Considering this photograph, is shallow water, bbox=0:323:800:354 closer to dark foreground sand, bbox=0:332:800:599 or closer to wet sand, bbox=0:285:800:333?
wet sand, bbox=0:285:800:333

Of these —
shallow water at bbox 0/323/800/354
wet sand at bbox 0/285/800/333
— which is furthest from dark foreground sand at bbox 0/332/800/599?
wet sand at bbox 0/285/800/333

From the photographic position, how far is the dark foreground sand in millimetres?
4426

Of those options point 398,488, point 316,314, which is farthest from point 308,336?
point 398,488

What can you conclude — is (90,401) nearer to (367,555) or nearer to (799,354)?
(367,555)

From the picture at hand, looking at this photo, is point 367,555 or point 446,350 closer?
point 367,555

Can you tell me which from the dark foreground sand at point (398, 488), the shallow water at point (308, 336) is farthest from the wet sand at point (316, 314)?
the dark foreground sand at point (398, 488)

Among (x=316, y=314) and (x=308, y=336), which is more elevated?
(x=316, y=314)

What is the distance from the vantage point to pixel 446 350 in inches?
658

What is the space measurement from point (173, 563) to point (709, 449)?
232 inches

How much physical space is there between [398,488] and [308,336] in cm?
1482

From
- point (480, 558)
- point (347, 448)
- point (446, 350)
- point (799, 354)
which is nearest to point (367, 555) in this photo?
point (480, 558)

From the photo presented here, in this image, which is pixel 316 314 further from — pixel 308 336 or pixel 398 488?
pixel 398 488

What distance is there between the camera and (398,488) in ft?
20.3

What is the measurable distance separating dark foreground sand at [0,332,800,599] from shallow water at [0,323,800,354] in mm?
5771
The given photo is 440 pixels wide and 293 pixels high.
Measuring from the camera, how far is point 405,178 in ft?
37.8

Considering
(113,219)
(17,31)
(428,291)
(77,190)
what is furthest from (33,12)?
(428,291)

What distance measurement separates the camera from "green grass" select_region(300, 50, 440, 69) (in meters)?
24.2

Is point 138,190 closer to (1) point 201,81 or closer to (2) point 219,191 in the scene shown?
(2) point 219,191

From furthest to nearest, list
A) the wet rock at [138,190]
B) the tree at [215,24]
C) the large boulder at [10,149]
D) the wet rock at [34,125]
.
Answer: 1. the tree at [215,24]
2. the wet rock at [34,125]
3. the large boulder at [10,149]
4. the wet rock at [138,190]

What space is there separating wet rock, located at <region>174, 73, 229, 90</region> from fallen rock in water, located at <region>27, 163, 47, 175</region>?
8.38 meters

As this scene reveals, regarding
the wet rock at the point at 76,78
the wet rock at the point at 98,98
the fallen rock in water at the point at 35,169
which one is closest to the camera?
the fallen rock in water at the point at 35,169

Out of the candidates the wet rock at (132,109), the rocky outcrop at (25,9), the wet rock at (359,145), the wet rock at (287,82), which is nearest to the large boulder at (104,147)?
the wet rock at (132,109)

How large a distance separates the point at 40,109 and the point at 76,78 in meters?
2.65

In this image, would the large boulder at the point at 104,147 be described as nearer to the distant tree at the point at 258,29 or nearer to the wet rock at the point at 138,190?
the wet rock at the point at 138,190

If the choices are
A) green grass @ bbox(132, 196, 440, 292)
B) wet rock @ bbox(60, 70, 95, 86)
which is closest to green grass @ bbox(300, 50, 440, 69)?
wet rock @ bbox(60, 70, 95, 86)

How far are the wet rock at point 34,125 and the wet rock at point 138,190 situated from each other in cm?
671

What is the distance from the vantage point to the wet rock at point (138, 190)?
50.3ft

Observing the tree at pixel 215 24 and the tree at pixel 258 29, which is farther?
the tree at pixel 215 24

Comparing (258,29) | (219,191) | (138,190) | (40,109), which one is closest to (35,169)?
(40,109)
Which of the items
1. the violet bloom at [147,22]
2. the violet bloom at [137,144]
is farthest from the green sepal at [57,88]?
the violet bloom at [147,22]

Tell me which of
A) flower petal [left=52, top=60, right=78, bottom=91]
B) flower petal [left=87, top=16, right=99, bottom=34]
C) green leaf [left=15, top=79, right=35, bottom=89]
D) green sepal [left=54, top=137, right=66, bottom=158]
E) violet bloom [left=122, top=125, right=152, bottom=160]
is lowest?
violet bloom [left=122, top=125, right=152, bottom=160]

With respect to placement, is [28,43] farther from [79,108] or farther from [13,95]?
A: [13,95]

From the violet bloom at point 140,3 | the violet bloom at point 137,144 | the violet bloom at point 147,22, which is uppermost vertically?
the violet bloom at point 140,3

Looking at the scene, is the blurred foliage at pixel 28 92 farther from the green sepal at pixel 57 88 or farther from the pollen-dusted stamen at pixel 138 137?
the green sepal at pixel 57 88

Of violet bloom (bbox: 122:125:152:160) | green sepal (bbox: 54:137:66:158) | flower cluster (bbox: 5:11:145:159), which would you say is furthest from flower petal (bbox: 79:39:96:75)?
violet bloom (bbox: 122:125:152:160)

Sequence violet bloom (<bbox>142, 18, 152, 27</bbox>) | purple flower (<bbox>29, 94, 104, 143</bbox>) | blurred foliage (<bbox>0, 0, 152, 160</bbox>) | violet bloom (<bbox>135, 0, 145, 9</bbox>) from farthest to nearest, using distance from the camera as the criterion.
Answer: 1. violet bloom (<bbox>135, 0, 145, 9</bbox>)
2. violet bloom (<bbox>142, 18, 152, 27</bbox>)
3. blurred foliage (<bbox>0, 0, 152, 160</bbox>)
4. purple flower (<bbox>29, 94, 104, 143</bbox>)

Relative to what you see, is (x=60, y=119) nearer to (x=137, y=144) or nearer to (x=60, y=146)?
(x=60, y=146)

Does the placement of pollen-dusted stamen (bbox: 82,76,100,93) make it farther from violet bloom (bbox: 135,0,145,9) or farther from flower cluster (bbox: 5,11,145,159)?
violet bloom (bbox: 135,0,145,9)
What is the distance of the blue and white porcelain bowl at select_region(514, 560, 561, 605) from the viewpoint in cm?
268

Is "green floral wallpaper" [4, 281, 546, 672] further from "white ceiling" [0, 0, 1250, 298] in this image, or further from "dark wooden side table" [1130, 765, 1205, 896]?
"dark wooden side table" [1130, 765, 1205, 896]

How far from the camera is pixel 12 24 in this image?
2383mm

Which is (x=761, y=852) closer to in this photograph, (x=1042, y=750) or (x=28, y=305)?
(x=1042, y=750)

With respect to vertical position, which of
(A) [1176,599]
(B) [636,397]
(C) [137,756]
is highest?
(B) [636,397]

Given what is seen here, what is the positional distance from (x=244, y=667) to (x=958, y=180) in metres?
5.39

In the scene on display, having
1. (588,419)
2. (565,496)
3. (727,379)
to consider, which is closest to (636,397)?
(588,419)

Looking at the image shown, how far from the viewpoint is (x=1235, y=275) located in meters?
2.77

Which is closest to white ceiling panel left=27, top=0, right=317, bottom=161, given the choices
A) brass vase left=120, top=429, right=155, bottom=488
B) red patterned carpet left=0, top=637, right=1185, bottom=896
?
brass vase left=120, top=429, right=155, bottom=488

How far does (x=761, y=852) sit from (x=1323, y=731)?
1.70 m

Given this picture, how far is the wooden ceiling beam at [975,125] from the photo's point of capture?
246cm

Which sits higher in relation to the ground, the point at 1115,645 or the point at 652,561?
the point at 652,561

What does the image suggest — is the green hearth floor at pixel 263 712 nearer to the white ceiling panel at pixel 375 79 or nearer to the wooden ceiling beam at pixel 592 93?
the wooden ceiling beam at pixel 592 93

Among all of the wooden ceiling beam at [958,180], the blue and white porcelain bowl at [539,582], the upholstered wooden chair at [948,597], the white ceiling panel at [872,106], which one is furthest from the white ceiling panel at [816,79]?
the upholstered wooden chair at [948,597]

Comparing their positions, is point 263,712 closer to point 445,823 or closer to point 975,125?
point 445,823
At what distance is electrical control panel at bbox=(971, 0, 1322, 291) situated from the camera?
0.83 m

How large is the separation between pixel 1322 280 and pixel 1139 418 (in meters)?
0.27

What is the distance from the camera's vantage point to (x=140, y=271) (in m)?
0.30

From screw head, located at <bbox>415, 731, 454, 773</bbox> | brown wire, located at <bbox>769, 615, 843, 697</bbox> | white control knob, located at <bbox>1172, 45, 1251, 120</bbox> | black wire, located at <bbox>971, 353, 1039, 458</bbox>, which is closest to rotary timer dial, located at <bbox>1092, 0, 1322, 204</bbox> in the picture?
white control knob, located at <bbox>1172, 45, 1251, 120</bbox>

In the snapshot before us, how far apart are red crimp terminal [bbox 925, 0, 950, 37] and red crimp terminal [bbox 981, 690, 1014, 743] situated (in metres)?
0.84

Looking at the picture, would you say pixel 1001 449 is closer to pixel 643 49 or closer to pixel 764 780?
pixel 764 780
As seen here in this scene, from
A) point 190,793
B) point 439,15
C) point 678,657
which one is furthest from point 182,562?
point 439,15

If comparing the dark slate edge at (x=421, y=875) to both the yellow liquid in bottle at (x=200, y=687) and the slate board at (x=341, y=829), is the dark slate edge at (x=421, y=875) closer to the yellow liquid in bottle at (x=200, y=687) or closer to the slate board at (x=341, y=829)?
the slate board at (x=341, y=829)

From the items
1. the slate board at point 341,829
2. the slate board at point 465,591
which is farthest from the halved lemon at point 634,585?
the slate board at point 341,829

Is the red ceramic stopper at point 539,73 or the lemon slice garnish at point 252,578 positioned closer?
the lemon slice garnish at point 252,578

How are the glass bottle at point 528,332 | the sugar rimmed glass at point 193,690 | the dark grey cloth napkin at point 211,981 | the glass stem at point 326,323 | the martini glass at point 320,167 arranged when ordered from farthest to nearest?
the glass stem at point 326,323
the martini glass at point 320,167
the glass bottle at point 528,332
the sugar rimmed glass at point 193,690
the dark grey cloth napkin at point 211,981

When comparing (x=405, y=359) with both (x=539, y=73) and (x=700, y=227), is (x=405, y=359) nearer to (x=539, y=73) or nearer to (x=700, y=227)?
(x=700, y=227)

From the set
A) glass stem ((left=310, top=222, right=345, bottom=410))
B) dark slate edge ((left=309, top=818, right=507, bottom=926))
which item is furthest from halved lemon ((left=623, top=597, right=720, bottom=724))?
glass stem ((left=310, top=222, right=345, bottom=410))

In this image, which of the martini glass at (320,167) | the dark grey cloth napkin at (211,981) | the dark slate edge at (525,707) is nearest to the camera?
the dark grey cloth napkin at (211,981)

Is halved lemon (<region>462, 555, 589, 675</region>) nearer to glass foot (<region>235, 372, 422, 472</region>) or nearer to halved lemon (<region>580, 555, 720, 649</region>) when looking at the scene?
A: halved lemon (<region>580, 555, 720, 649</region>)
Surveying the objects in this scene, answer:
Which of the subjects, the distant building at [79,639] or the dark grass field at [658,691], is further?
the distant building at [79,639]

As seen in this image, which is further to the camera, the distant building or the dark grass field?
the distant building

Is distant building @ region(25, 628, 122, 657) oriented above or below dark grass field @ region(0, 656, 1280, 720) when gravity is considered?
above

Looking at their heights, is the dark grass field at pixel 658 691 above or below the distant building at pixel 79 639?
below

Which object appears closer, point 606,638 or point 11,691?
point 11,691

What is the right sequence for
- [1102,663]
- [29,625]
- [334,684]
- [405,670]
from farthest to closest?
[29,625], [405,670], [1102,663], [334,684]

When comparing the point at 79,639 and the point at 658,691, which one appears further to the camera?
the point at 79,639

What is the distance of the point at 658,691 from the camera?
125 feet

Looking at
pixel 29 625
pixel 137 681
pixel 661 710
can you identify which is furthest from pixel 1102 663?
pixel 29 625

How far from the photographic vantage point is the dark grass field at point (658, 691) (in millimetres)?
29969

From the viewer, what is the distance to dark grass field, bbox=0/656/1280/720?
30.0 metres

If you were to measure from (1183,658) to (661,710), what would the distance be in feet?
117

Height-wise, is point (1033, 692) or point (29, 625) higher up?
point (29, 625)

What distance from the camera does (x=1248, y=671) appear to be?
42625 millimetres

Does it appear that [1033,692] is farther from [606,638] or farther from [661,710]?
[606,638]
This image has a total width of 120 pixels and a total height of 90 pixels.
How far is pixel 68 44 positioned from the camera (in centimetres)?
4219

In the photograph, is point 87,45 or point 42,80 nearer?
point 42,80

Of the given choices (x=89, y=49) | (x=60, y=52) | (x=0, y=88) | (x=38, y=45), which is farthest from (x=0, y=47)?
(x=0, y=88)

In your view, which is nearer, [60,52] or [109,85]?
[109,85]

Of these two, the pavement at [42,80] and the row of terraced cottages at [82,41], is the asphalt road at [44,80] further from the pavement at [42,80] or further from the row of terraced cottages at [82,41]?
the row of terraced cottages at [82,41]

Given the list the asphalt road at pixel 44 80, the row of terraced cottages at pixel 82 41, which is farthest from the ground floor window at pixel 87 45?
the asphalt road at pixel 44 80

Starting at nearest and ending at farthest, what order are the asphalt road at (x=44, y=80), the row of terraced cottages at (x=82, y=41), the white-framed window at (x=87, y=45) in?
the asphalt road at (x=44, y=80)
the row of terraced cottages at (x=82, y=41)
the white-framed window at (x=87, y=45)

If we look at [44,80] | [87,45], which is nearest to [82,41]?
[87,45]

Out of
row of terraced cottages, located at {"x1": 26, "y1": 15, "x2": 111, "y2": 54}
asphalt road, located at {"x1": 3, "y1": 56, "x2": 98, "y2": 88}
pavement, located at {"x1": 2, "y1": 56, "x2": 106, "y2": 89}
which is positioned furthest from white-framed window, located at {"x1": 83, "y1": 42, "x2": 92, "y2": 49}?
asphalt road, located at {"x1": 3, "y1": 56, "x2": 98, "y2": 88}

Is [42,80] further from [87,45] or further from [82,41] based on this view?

§ WHAT TO DO
Copy out the rows verbatim, from the line with "Is distant building" to the line with "30.0 metres", including both of those lines.

§ OUTPUT FOR THIS TASK
Is distant building @ region(25, 628, 122, 657) oriented above or below dark grass field @ region(0, 656, 1280, 720) when gravity is considered?
above

Looking at their heights, is the dark grass field at pixel 658 691 above or below the distant building at pixel 79 639?
below

Which object appears closer, point 606,638 or point 11,691?
point 11,691

What is the right sequence for
- [1102,663]
- [29,625]
- [334,684]
- [405,670]
from farthest to closest?
[29,625], [405,670], [1102,663], [334,684]

When comparing the point at 79,639 and the point at 658,691, which one appears further to the camera?
the point at 79,639

What is the distance of the point at 658,691 from the camera?
125 feet

Looking at
pixel 29 625
pixel 137 681
pixel 661 710
can you identify which is furthest from pixel 1102 663?
pixel 29 625

How far from the photographic vantage point is the dark grass field at point (658, 691) (in millimetres)?
29969

From the viewer, what is the distance to dark grass field, bbox=0/656/1280/720?
30.0 metres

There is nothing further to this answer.